** Begin Supplied data **

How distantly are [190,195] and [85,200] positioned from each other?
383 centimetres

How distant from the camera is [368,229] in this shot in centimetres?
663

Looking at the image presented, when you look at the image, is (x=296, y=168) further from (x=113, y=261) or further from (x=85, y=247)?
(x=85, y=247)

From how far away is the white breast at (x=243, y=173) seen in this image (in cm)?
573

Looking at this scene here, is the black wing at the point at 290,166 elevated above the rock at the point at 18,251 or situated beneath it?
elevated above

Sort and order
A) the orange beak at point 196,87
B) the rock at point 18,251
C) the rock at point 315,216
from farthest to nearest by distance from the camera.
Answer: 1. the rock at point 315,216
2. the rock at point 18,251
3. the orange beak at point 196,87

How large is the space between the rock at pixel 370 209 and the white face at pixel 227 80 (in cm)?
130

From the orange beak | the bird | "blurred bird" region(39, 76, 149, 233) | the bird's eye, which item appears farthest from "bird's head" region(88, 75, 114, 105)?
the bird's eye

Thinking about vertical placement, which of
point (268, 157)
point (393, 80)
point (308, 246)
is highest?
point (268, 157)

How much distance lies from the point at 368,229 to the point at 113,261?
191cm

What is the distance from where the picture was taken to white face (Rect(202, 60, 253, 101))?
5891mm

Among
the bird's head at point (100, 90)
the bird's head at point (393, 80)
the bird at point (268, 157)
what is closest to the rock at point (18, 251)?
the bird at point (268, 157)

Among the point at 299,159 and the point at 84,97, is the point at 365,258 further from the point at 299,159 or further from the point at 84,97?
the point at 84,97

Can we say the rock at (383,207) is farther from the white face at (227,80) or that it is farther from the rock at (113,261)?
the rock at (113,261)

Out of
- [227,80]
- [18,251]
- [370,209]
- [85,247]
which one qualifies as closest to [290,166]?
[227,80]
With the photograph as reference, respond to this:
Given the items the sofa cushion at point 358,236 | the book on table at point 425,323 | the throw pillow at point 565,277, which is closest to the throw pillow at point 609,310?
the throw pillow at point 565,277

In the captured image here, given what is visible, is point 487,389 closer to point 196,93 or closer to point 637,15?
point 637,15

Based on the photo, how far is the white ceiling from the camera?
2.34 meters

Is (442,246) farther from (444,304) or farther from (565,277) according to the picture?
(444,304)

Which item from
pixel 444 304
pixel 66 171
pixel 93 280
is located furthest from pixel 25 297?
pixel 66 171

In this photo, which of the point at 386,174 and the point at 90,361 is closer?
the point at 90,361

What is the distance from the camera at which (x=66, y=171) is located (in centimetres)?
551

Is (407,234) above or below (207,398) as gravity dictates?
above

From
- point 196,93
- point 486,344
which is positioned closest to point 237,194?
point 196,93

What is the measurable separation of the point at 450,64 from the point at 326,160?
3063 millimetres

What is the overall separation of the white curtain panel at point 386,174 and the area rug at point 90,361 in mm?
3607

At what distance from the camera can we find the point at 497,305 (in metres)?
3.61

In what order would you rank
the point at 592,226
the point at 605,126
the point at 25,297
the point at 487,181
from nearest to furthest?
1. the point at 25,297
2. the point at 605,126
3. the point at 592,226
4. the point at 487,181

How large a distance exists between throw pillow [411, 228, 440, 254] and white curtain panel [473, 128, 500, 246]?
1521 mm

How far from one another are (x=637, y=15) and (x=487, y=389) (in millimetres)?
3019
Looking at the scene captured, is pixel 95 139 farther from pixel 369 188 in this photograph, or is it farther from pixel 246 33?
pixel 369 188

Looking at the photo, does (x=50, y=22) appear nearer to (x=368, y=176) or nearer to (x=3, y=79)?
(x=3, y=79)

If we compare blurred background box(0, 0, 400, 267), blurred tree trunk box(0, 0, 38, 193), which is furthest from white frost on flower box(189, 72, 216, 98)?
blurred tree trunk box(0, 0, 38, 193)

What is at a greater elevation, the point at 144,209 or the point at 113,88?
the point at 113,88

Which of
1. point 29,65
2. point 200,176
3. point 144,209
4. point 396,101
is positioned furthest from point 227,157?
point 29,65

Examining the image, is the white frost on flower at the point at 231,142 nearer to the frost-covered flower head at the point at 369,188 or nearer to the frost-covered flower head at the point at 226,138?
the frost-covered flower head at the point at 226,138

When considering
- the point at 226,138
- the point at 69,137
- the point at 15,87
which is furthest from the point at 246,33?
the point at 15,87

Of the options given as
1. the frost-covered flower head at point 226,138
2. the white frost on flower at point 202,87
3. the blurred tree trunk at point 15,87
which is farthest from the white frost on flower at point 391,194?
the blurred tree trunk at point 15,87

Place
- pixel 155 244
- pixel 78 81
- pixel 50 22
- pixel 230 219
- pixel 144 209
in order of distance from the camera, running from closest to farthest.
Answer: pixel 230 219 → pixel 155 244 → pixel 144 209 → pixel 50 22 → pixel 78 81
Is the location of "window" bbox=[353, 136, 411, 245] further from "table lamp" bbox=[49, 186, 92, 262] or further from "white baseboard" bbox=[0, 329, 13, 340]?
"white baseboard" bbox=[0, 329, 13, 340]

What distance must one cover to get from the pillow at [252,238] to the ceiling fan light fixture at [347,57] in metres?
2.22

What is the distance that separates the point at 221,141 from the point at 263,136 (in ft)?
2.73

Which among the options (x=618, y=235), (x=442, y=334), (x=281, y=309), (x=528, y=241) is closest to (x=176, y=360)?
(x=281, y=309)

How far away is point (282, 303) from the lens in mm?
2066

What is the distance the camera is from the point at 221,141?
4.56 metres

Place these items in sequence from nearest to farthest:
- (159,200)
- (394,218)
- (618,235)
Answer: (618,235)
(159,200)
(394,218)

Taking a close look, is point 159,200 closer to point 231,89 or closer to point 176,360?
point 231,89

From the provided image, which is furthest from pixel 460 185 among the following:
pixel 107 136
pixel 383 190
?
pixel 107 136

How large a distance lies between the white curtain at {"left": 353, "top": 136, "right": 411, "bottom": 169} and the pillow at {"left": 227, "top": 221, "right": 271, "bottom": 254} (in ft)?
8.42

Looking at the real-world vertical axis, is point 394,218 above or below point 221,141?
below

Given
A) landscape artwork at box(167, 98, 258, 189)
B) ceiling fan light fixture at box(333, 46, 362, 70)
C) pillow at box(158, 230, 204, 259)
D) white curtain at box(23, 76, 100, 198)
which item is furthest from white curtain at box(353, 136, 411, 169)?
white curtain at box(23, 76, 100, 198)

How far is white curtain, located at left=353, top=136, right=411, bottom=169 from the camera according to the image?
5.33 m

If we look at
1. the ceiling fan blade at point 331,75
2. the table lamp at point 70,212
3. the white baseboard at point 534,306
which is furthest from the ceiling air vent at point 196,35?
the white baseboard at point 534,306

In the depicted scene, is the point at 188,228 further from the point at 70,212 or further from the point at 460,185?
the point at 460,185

** End Supplied data **
** Begin Supplied data **

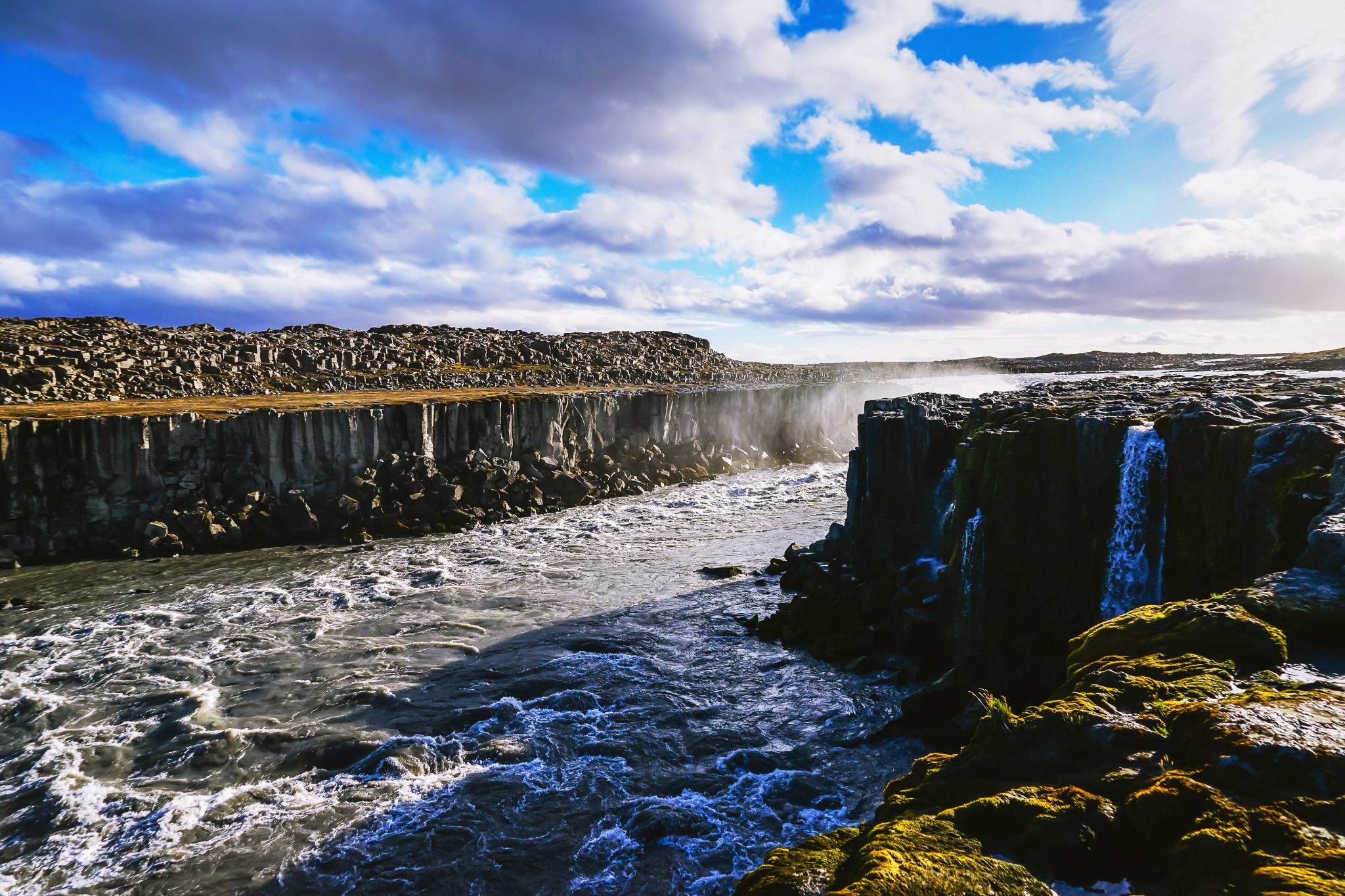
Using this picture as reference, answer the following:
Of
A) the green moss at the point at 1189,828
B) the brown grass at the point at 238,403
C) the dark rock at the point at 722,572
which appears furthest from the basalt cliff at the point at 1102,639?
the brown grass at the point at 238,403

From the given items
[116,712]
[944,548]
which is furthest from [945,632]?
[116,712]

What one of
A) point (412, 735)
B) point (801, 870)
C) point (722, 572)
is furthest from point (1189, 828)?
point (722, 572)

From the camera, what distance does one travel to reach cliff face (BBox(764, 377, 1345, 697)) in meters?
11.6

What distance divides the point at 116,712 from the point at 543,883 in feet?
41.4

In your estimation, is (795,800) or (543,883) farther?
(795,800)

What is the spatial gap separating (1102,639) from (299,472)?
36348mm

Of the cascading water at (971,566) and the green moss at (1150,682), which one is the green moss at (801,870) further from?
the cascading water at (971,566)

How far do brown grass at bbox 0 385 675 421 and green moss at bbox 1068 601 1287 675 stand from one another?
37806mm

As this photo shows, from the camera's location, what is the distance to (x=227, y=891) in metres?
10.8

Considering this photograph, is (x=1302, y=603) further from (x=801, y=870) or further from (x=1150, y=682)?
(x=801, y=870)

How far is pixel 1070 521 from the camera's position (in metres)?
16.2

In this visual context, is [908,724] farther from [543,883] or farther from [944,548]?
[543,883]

** End Supplied data **

**Directive:** How many lines in the data above contain the word "moss"? Reply with the number only.

**In response:** 3